Exactly as written, retype the listing below, omitting the pictures.

□ □ □ □

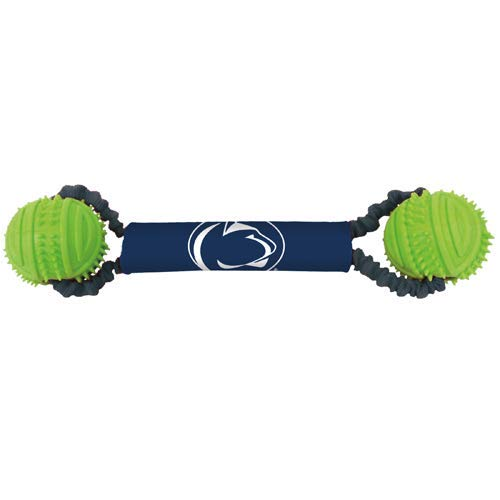 NCAA Penn State Nittany Lions Double Bungee Toss Toy, One Size, Green
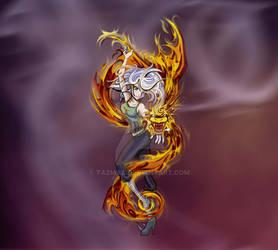 Fantasy Fire Dragon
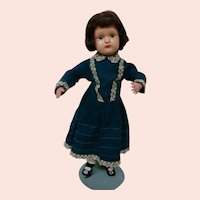 """21 In. """"Miss Dolly"""" Wood Schoenhut, Excellent Condition; ca: 1915-1930."""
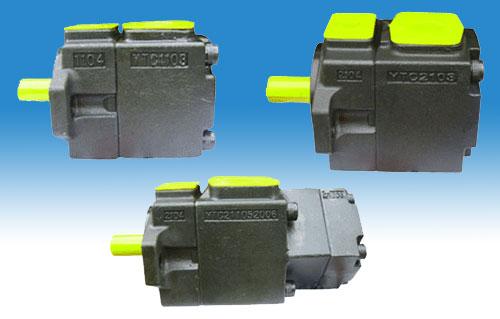 PV2R系列低噪音叶片泵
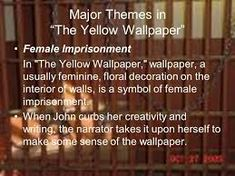 Image Result For The Yellow Wallpaper Summary
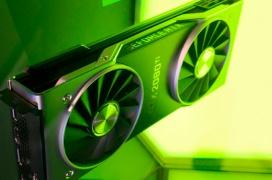 NVIDIA RTX: Todo Sobre su RayTracing, DLSS, Arquitectura Turing y Tecnologías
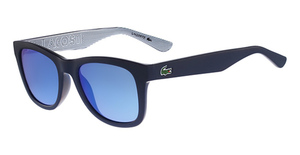Lacoste L789S Sunglasses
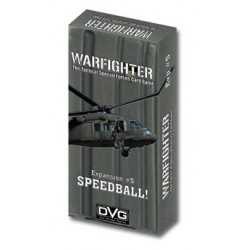 Warfighter Expansion 5 Speedball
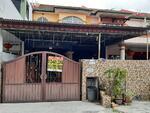 2 storey house @ Bandar Puteri Klang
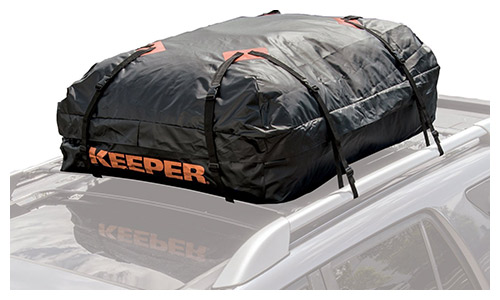 Keeper Waterproof Roof Top Cargo Bag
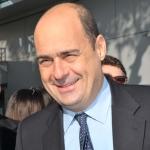 Pronto soccorso\1: le priorità di Zingaretti
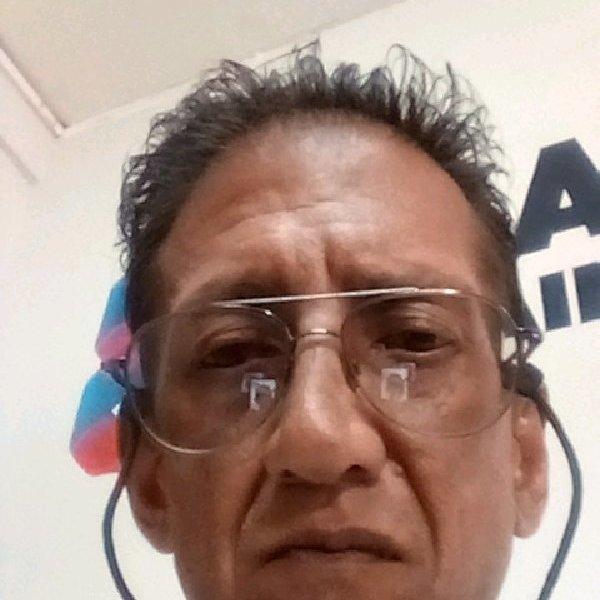 Rahim Satchu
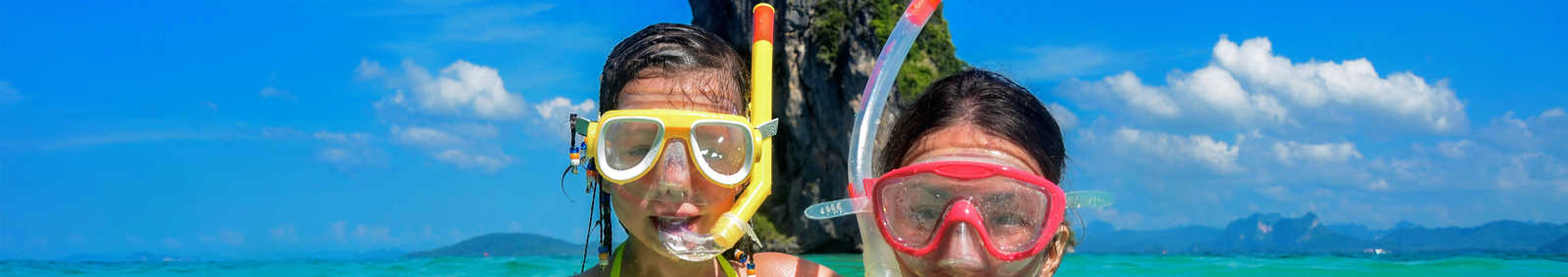 Family snorkeling, Thailand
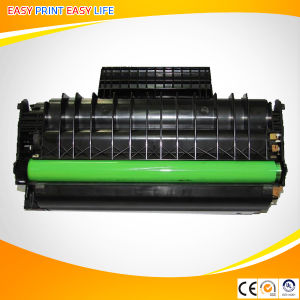 5020 Compatible Toner Cartridge for Xerox 5020 pictures & photos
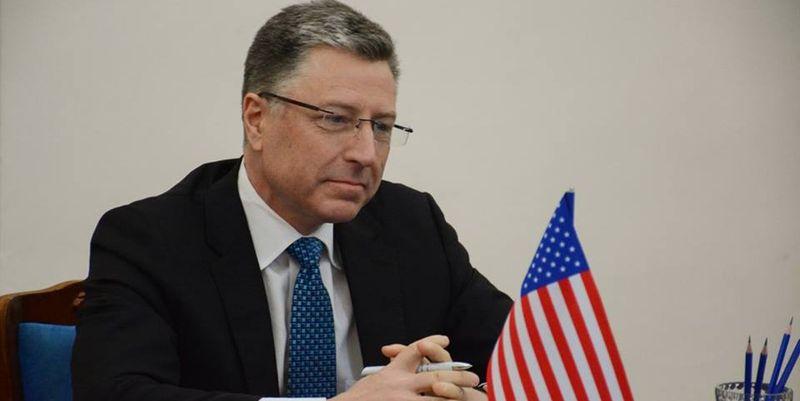 Волкер: РФ хочет не позволить Украине, Грузии и Молдове вступить в НАТО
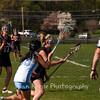 QO Lacrosse-2904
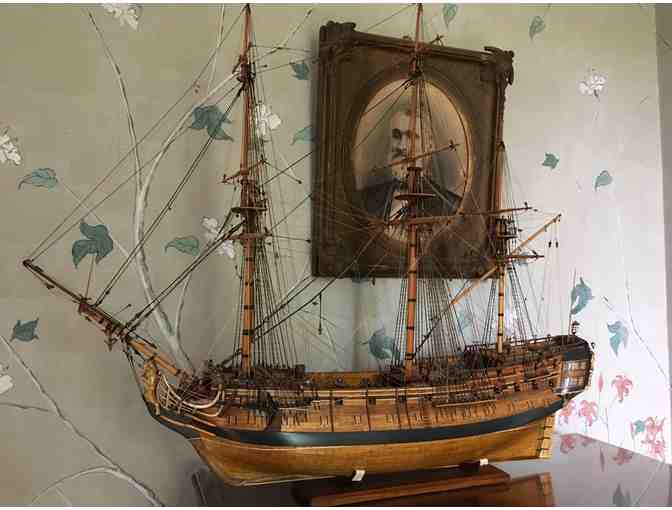 'Centurion' Model Ship handcrafted by Alan Burghardt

□ □ □ □

**Result of the task**
 NCAA Penn State Nittany Lions Double Bungee Toss Toy, One Size, Green
 Fantasy Fire Dragon
 """21 In. """"Miss Dolly"""" Wood Schoenhut, Excellent Condition; ca: 1915-1930."""
 PV2R系列低噪音叶片泵
 Image Result For The Yellow Wallpaper Summary
 NVIDIA RTX: Todo Sobre su RayTracing, DLSS, Arquitectura Turing y Tecnologías
Lacoste L789S Sunglasses
 Warfighter Expansion 5 Speedball
 2 storey house @ Bandar Puteri Klang
 Keeper Waterproof Roof Top Cargo Bag
 Pronto soccorso\1: le priorità di Zingaretti
 Rahim Satchu
 Family snorkeling, Thailand
 5020 Compatible Toner Cartridge for Xerox 5020 pictures & photos
 Волкер: РФ хочет не позволить Украине, Грузии и Молдове вступить в НАТО
 QO Lacrosse-2904
 'Centurion' Model Ship handcrafted by Alan Burghardt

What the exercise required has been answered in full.